Ni noir ni blanc : L’aile gauche de l’Église
Le Théâtre des petites lanternes braque sa lumière sur un des piliers de l’histoire québécoise, les congrégations religieuses. Ni noir ni blanc ou la vie au sein de "l’aile gauche de l’Église".
"Dans 20 ans d’ici, les congrégations religieuses, ça n’existera plus en Amérique du Nord. Ça n’existera plus", insiste Angèle Séguin, que l’on rencontre quelques semaines avant la présentation de Ni noir ni blanc, nouvelle production du Théâtre des petites lanternes dont elle signe le texte. "Elles ont été là pendant 400 ans, poursuit-elle, elles ont fondé notre pays, notre Québec. C’est pour ça que c’est important d’en parler."
Mis en scène par Pascale Tremblay, Ni noir ni blanc accompagne, des années 40 à nos jours, quatre personnages (interprétés par Mélissa Dion Des Landes, Martin Gougeon, Christine Pinard et Nathaniel Allaire Sévigny) faisant le choix de la réclusion en congrégation. "On dit que c’est un spectacle sur la vie religieuse, mais c’est un spectacle sur les choix. Moi, j’ai vraiment articulé ma mise en scène autour des choix qu’ils ont dû faire et des déchirements qu’ils ont dû vivre dans leur vie personnelle. Ç’aurait pu être un spectacle sur la vie politique."
CE QU’IL FAUT POUR CRÉER
Comme c’est la coutume au Théâtre des petites lanternes, Angèle Séguin est d’abord allée boire, pendant deux ans, à la parole de religieux afin de donner un premier élan à son travail. "L’idée, pour moi, c’était de me laisser inspirer de leur réflexion, de leur vécu, de leur histoire et après, de trouver mon espace de liberté dans l’écriture, de faire émerger des personnages."

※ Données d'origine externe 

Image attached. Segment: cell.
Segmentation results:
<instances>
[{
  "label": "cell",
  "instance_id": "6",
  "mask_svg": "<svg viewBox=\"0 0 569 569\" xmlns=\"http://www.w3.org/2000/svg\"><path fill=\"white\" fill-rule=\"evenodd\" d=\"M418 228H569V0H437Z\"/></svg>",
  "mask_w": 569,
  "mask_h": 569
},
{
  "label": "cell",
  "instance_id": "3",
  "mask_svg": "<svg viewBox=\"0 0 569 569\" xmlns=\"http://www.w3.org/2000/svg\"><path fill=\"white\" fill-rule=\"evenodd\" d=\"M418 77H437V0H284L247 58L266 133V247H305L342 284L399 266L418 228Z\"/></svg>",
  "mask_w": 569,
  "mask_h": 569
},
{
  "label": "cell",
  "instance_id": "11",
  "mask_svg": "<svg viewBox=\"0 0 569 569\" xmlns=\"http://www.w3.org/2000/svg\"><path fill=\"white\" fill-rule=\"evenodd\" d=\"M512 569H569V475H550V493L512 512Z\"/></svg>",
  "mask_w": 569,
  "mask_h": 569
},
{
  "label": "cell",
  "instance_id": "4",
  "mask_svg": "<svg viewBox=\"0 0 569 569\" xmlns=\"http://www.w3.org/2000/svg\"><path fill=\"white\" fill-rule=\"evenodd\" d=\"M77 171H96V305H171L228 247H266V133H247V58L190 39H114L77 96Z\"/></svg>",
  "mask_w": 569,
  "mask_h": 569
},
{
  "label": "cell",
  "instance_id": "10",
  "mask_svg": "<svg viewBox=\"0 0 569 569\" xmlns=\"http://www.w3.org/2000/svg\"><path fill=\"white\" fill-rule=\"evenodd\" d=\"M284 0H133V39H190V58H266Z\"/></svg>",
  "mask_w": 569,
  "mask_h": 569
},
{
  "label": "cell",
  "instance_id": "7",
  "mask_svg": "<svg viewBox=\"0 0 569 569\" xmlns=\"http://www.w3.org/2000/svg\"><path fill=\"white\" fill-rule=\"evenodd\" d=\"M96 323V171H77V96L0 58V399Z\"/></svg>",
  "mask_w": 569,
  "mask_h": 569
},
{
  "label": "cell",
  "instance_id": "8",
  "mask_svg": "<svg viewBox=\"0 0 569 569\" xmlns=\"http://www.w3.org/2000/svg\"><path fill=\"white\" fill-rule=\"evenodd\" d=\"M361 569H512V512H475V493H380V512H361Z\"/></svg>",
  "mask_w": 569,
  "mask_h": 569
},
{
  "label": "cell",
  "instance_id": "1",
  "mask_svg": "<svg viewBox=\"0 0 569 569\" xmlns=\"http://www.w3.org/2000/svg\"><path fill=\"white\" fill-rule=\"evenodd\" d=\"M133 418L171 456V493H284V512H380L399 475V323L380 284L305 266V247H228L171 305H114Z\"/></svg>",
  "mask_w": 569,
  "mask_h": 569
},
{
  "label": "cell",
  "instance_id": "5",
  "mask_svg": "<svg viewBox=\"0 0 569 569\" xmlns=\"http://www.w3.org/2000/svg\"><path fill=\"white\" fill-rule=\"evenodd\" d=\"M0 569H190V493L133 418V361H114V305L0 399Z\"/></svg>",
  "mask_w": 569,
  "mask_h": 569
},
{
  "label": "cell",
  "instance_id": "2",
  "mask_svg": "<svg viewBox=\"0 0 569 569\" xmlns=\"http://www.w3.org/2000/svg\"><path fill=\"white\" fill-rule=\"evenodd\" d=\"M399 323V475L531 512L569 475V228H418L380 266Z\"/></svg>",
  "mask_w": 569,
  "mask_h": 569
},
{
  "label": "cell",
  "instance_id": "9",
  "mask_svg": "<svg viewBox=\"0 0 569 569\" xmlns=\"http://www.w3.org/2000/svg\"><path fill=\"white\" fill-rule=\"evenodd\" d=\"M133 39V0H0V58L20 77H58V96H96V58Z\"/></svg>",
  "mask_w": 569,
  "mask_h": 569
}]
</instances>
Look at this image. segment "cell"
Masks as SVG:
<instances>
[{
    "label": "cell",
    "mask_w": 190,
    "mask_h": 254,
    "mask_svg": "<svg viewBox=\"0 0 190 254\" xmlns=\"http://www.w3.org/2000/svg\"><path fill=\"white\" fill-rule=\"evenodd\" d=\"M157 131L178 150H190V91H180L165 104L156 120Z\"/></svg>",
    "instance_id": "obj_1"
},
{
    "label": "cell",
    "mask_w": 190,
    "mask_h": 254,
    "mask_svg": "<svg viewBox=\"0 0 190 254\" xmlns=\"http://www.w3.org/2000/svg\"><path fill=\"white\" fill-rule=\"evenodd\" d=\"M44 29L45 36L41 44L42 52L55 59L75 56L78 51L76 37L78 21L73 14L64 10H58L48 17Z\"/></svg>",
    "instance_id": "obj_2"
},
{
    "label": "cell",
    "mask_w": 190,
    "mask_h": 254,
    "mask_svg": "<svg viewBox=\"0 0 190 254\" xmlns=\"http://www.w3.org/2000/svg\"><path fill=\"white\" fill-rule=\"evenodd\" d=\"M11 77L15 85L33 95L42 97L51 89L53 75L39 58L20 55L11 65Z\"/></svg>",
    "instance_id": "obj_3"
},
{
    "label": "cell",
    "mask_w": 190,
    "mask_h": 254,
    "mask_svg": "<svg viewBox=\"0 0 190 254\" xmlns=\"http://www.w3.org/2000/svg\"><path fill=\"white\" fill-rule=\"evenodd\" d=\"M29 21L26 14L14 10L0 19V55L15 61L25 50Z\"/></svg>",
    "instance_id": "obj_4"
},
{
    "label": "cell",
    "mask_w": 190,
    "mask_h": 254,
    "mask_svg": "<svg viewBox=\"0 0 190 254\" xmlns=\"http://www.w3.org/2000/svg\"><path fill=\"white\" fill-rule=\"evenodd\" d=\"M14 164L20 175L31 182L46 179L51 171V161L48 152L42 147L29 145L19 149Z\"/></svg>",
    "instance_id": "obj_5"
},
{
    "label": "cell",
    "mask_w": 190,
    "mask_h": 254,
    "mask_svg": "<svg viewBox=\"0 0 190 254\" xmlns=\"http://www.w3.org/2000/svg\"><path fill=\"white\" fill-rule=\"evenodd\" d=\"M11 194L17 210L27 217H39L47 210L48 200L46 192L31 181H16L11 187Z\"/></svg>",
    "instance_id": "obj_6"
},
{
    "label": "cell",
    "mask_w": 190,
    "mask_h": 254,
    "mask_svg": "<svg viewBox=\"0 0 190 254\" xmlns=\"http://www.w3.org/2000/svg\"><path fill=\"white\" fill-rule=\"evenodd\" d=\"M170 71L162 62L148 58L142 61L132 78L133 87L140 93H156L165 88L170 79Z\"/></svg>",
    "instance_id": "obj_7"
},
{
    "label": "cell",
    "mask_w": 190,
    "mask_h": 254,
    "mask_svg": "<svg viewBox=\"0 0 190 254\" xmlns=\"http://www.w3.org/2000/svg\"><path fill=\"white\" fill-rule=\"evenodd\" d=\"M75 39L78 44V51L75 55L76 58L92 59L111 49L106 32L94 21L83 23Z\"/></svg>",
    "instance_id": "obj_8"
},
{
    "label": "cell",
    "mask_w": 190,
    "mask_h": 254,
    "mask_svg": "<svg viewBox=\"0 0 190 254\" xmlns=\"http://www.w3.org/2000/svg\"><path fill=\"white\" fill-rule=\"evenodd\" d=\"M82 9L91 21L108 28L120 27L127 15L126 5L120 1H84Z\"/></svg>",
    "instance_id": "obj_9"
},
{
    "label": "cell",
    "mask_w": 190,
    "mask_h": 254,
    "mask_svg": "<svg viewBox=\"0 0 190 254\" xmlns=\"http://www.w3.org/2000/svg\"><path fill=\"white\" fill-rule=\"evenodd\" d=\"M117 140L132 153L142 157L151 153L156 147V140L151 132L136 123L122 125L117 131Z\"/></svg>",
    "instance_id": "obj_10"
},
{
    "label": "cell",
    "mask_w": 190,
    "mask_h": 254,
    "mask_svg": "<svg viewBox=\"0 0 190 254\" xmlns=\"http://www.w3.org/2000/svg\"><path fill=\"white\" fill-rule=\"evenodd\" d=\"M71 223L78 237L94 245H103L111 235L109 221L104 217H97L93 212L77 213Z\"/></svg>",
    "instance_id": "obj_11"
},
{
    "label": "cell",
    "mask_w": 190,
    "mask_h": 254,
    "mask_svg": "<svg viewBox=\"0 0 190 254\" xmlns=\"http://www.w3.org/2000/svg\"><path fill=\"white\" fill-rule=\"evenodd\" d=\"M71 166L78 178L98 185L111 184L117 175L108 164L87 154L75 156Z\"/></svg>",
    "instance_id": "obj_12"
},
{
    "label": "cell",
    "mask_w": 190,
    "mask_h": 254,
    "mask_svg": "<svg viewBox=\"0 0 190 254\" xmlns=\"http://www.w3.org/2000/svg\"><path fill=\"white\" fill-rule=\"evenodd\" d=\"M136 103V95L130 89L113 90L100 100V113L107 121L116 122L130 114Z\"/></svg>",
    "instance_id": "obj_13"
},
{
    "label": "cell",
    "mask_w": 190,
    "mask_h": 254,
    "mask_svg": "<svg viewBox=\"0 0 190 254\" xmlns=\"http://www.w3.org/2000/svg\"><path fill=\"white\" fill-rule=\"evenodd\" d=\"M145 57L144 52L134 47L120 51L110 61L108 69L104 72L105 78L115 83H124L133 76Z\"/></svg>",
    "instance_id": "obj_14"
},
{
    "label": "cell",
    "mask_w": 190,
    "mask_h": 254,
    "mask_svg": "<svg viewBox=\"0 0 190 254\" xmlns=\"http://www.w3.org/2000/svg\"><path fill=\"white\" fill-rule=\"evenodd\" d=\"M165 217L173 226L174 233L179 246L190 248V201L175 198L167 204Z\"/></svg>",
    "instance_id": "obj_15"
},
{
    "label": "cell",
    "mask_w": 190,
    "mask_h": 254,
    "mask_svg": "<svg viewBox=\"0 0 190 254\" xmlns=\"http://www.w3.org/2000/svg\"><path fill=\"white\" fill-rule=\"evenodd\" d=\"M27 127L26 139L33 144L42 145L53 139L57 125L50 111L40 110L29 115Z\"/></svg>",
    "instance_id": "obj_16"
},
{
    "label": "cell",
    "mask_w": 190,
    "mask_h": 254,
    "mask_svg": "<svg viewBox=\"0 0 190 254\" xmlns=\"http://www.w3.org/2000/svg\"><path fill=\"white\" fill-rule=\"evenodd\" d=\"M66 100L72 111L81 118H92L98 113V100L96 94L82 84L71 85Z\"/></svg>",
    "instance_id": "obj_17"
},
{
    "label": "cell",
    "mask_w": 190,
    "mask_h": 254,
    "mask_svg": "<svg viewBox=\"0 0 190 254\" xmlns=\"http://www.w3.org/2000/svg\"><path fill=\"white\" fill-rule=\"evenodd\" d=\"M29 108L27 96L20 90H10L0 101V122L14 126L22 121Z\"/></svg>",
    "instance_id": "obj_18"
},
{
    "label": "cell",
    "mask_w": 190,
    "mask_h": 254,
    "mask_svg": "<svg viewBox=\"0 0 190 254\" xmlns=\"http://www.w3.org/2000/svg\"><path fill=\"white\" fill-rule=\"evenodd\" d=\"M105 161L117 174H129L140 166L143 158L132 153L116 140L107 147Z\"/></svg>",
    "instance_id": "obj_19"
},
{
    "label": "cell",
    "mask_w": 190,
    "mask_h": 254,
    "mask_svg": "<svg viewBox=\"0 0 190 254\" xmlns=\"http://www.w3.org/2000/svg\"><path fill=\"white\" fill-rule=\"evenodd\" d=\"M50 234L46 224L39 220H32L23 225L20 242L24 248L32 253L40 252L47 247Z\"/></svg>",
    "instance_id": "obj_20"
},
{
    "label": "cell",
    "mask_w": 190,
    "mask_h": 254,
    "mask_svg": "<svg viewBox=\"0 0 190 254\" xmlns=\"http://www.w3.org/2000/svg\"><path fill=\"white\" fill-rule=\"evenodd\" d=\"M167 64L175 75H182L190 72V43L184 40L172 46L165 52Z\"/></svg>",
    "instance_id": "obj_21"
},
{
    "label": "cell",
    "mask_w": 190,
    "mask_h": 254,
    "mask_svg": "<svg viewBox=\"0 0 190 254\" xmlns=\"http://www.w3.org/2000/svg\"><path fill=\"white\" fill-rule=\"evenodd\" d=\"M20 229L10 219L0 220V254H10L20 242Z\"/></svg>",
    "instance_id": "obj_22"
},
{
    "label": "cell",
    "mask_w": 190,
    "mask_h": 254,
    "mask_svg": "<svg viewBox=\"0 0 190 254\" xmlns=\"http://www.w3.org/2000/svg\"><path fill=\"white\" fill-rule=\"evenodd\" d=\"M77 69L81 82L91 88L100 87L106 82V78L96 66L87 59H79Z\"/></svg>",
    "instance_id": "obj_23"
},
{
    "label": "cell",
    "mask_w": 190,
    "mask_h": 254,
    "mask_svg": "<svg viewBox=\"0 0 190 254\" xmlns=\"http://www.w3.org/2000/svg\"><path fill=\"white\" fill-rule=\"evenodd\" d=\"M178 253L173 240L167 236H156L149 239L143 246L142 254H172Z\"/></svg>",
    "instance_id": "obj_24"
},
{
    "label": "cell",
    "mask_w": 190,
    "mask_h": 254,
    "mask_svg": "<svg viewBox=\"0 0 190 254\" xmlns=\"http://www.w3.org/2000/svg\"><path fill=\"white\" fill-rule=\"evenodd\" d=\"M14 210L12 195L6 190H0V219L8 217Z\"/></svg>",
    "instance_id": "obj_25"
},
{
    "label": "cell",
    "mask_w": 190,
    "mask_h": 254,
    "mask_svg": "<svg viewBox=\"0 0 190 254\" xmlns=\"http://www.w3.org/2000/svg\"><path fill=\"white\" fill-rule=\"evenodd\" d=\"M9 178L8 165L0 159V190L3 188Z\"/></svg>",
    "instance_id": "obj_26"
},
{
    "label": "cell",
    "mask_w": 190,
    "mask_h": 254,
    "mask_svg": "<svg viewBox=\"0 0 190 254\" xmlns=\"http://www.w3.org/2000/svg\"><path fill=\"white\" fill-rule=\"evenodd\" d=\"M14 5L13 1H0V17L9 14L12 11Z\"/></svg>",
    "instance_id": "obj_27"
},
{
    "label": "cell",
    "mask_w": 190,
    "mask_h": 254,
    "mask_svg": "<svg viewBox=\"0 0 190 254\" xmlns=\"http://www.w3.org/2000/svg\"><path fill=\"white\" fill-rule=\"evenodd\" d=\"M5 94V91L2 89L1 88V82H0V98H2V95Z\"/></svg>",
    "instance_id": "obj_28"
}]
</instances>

"Renoncement", "contraintes", expressions qui reviennent souvent pendant la discussion. "Pas de famille, pas d’enfants, pas d’argent, pas de liberté de pensée", énumère Pascale Tremblay qui, elle aussi, accompagnée de l’équipe de création, est allée à la rencontre des Petites Soeurs de la Sainte-Famille. "On a assez tripé!" s’exclame-t-elle avant de louer l’ouverture, d’esprit et de coeur, des femmes côtoyées. "J’en ai pris une avec laquelle je m’entendais mieux et je lui ai demandé: "Est-ce que ç’a été dur de ne pas avoir d’enfants?" Ces femmes ont dû renoncer à leur féminité. Tsé, une robe qui te cache au grand complet…"
L’HÉRITAGE
Ministère de l’Éducation, système de santé; malgré son importance, le legs des congrégations religieuses au Québec moderne est fréquemment minoré. Pour Angèle Séguin, il y avait là certains accomplissements à mettre en exergue. "Elles ont contribué aux grands changements sociaux. Ce n’était pas la parole qui était première, c’était l’action. Aujourd’hui, la parole est beaucoup en avant, mais peu le silence. On n’a pas le temps de prendre du recul et de regarder ce qui est en avant, de se demander quelles sont les actions que l’on va poser."
Le rapport des Québécois avec la religion demeure donc trouble. Chaque événement historique souligné dans l’actualité (récemment les 50 ans de la mort de Duplessis) fait ressurgir son lot de vieilles blessures mal guéries. La dramaturge trace pour sa part une ligne entre deux ordres: les prêtres, les évêques, les cardinaux d’un côté, et "l’aile gauche de l’Église", les frères et les soeurs, de l’autre. "Faut dire qu’avant le milieu des années 60, il n’y avait pas de services sociaux, d’assurance maladie. Les congrégations religieuses étaient LE filet social."
Les deux créatrices ont d’ailleurs pu mesurer la force remuante du texte lors de lectures publiques. "Certaines soeurs disaient: "Enfin il y a des affaires qui sont révélées au grand jour." D’autres: "Vous n’avez pas le droit.""
Et madame Séguin de conclure: "Le théâtre est là pour ramener quelque chose à la surface. Nous ramenons un pan de notre histoire qui est majeur et qui permet de regarder vers demain. Qu’est-ce qu’on fait, nous, demain?"